Rom (taz) – Mit gleich mehreren faustdicken Überraschungen und einer erneuten Niederlage der Demoskopen endeten die italienischen Parlamentswahlen vom vergangenen Sonntag: Zum ersten Mal in der Nachkriegsgeschichte gingen Italiens linke und demokratische Kräfte als Wahlsieger hervor. Das Mitte-links-Bündnis Olivenbaum – bestehend aus Linksdemokraten, Grünen, Linkskatholiken, Anti- Mafia-Bewegung und den Reformern des amtierenden Ministerpräsidenten Lamberto Dini – errang gemeinsam mit den Neokommunisten sowohl im Senat wie im Abgeordnetenhaus die absolute Mehrheit.
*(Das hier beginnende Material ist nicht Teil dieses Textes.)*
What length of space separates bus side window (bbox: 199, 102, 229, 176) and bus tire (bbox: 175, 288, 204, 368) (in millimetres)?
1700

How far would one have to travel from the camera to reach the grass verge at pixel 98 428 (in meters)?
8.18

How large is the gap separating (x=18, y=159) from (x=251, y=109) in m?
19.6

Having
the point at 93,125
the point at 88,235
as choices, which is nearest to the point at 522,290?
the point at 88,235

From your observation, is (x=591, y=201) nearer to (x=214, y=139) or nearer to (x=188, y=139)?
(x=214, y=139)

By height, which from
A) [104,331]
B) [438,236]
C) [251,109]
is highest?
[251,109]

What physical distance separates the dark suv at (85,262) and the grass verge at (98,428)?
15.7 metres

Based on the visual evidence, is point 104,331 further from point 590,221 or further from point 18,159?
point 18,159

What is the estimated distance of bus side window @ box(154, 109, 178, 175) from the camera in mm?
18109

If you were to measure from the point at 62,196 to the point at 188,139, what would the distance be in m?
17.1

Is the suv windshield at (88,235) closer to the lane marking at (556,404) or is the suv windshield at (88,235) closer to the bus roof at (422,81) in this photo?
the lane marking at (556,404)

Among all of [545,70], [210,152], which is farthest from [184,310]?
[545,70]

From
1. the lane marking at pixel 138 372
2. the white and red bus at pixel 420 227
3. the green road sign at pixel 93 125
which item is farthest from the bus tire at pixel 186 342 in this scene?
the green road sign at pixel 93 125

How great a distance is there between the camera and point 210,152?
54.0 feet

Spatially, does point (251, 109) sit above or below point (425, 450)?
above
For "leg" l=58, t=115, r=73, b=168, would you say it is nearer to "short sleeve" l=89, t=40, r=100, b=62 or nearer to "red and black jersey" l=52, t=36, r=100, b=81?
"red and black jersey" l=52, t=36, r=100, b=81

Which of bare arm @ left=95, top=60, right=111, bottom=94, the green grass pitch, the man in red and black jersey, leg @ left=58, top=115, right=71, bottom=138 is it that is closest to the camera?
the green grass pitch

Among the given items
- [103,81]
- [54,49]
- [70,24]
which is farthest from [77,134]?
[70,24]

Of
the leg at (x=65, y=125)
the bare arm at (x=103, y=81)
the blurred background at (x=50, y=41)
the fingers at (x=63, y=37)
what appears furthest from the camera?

Die letzten Meinungsumfragen hatten dem Mitte-links-Konglomerat unter seinem Chef Romano Prodi (57) ein kleines Übergewicht vor der Rechtsformation Pol der Freiheiten (Forza Italia, Nationale Allianz, Rechtskatholiken) gegeben. Allerdings nur so wenig, daß die absolute Mehrheit in unerreichbarer Ferne schien.

Völlig daneben auch die Voraussagen innerhalb der Rechten: Die aus den Neofaschisten hervorgegangene Nationale Allianz, seit Wochen bei mehr als 20 Prozent veranschlagt und damit stärker als der bisherige Seniorpartner Forza Italia unter dem Medienunternehmer Silvio Berlusconi, blieb bei gut 15 Prozent stecken. Wogegen die Forza Italia nur wenig von ihrem Stimmenanteil von vor zwei Jahren verlor; sie hat nun knapp 21 Prozent. Die gesamte Mitte-rechts-Allianz erreicht im Senat nur gut 37, im Abgeordnetenhaus 42 Prozent.

Der eigentliche Überraschungssieger jedoch ist die Lega Nord, eine nur in Oberitalien angetretene Bewegung. Sie hat stark sezessionistische und mitunter auch rassistische Einschläge und hatte damit vor zwei Jahren – damals noch in einem Zweckbündnis mit Berlusconi – gut sechs Prozent erreicht, war mittlerweile aber mehrfach totgesagt worden und hatte auch demoskopisch nur wenig Chancen bekommen. Doch nun erhielt sie, trotz ihrer Kandidatenbeschränkung ausschließlich auf den Norden, aufs ganze Land umgerechnet mehr als 10 Prozent und wurde mit mehr als 21 Prozent in Oberitalien zur stärksten Partei dieser Region, obwohl gerade dort auch die Hochburg der Forza Italia liegt.

Obwohl beide großen Gruppierungen im Wahlkampf eine Koalition mit der Lega ausgeschlossen hatten, seit deren Chef Umberto Bossi mit der Ausrufung einer autonomen „Republik des Nordens“ droht, gilt es als wahrscheinlich, daß diese Gruppierung spätestens im Herbst zu ernsthaften Gesprächen mit dem Olivenbaum antreten wird – dann sind Haushaltsberatungen angesagt, und für diese stehen fast unüberbrückbare Gegensätze zwischen dem sozialdemokratischen Olivenbaum-Bündnis und den Neokommunisten fest. Letztere kündigten übrigens an, auf Hammer und Sichel im Parteiemblem verzichten zu wollen.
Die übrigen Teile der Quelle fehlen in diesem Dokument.